If a GP, doctor or healthcare professional recommends you have a video call, you will get a text, email or letter with a date and time for the appointment.
Some face-to-face appointments might still be needed during this period.
But if you have coronavirus symptoms do not attend your face-to-face appointment.
Read our pages about coronavirus to find out what to do if you or someone you live with has symptoms of coronavirus.
What you need for a video consultation
To have a video consultation you need:
- a smartphone, tablet or computer that allows video calling – remember to make sure your microphone and camera are switched on
- an internet connection
- a well-lit quiet and private space so the GP can see you clearly
What happens during a video consultation
A video call is very similar to a face-to-face appointment. You will get the same care.
The GP, doctor or healthcare professional will ask you questions about your health to work out the best treatment for you. You can also ask any questions you may have.
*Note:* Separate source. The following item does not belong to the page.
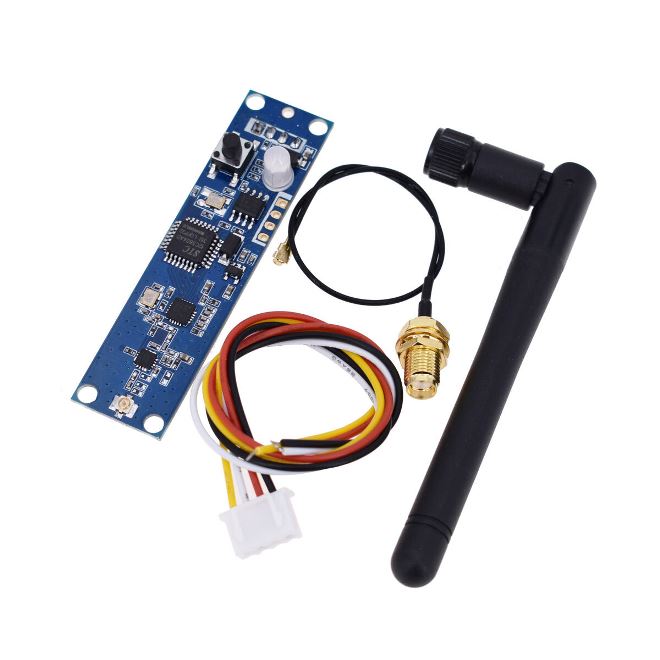 Módulo receptor transmisor inalámbrico dmx512 2.4g con antena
It might help to write down what they say, so you keep a record. Any notes will be added to your record after the call.
If you are prescribed any medicine, the doctor or healthcare professional will give you advice on how to take it. They may talk to you about the best way of getting your prescription.
They can refer you if needed or give you any advice just as they would during a face-to-face appointment.
If your video call does not work or you do not have signal, they will try a phone call instead.
If this is not possible, you will be able to rebook your appointment.